27 Nov Reliability of assessments
Are you an experienced teacher, juggling assessment types and methods easily, but still looking for some inspiration? Or are you more of a casual passerby, not knowing what some of the terms you come across on this website mean? In either case, you’ve come to the right place! In this column, we provide an overview of testing and assessment methods, explain jargon and scientific terms in simple language, and supplement with some literature suggestions for those who’d like to keep reading. Today we talk about reliability of assessments.
When you say assessments, you say reliability. Along with validity, it is perhaps one of the most important concepts related to assessment. At the same time, determining reliability is not always so easy. If the exam board asks you to display the reliability of your test, how do you get that information? With a multiple-choice test, you may know where to go, but what if your assessment consists of an authentic assignment that is graded more holistically? We’ll help you out!
What is reliability?
Assessments can cover anything, depending on your purpose. Students can take a knowledge test that asks them to reproduce factual knowledge. If your subject is about acquiring skills, then an assignment might be used.
In all cases, the reliability of assessments is about the precision with which you measure. If you have high reliability you know you are assessing consistently (repeatably). Suppose you take a test and review it. The next year you take the same test under roughly the same conditions. The student groups are similar and they have had the same education. If your test is reliable, then you expect equivalent results from the students in both years of study. Note: Reliability is not about what you assess, that is the validity of a test. High reliability is necessary to ensure validity.
Reliability is often calculated numerically. There are different measures of reliability. A few examples:
- Internal consistency: If you are trying to measure the same competency or skill with multiple questions or assignments in the same test, you expect a student to score about the same on all these questions or assignments. If this is the case, the test is internally consistent. Cronbach’s Alpha is often used as a measure.
- Inter-rater reliability: The degree to which different, separate assessors assess similarly. Cohen’s Kappa is a commonly used measure for this; it corrects for the probability that assessors happened to arrive at the same assessment by coincidence. If you do not correct for this, correlation can also be calculated (e.g. Pearson’s r).
- Intra-assessor reliability: The degree to which an assessor reviewing the same work twice arrives assesses similarly. Also computable by calculating a correlation.

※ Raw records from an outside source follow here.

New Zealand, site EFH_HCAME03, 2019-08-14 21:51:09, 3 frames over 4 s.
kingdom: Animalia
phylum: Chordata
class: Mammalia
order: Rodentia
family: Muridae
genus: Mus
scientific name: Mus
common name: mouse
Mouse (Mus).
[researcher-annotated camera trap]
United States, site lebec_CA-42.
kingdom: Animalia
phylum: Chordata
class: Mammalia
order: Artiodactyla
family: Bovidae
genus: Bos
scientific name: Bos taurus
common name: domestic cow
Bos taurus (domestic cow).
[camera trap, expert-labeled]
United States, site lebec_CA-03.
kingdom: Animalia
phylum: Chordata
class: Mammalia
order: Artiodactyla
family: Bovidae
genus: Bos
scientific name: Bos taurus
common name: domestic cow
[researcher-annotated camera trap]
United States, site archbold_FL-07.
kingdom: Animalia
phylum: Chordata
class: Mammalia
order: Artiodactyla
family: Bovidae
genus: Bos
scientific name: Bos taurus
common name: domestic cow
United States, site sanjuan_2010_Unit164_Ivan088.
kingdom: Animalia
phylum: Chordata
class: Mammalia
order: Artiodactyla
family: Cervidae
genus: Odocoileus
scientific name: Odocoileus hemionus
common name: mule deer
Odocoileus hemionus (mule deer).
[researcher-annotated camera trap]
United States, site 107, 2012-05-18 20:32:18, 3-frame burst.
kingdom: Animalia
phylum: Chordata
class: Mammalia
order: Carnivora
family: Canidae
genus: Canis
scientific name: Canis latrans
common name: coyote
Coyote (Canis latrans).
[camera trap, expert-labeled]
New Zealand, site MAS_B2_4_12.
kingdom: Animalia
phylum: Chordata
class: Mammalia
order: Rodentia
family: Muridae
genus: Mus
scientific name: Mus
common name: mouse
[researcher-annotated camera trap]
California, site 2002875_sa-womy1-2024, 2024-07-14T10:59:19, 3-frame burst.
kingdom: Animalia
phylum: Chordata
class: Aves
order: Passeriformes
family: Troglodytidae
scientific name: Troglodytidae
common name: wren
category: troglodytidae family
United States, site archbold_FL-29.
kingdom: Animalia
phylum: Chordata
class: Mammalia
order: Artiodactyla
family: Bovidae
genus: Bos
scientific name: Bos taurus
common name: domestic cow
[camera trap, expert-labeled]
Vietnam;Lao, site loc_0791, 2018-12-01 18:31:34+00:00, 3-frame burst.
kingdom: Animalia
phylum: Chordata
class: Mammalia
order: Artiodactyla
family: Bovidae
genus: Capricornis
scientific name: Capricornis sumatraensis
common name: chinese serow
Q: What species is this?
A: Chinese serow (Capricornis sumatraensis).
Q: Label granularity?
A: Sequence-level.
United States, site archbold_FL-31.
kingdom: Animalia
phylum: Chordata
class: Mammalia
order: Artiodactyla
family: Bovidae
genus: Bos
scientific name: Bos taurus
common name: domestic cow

- Test-retest reliability: The degree to which you consistently get the same results among students when you administer the same test again. Usually it is impractical to administer the same test to the same students twice under exactly the same conditions.
In daily practice, exact reliability is not often calculated, especially when dealing with more complex assignments. Measures of inter-rater reliability, such as Cohen’s Kappa, are useful under limited circumstances. For example, if you assess with more than two assessors, Cohen’s Kappa is no longer appropriate. So if you as a teacher do want to calculate the reliability of a test yourself, it is not always easy unless you are experienced in using statistics. Sometimes you have no way of collecting suitable data, for example because it would take far too much time to have all the work reviewed by multiple assessors.
There are several ways through which you can increase the reliability of assessments. When assessing skills or competencies, you use answer models, criteria lists or observation forms to assess quality. The aim then is to state as clearly as possible what performance is required or what elements of an answer are correct. This can take the form of a rubric, for example, in which you describe what each level of performance looks like. You increase reliability because all assessors use the same instrument.
Still, a tool like a rubric is not enough. Earlier we wrote about the rater effects that can exist. These affect inter- and intra-assessor reliability, which means you want to avoid them as much as possible. If there are multiple assessors involved in the assessment, it is also important that these assessors use the assessment instruments in the same way. You can organize a calibration session where you review a work together and agree on the use of your assessment tool. In addition, you can try to have assessors assess at the same time of day, in the same circumstances.
The common denominator in all these measures is that you assume objectivity to ensure reliability. One might ask whether this is feasible in every situation. For assessing knowledge, being objective is a little easier because an assessment leaves little room for interpretation. For assessing complex skills, there is more involved. Criteria in rubrics can hardly be made clear and explicit enough to really objectively assess how well a student can do something¹. This causes differences in the assessment, which still reduces reliability.
There is a way to do justice to differences in teachers’ interpretations and take them into account to achieve a reliable assessment, especially in open and complex tasks. This can be done through comparative judgement. Comparative judgement is based on the principle that people assess more reliably when they compare student work than when they score each work individually²,³. As a result, inter-rater reliability is higher compared to using rubrics or assessment forms.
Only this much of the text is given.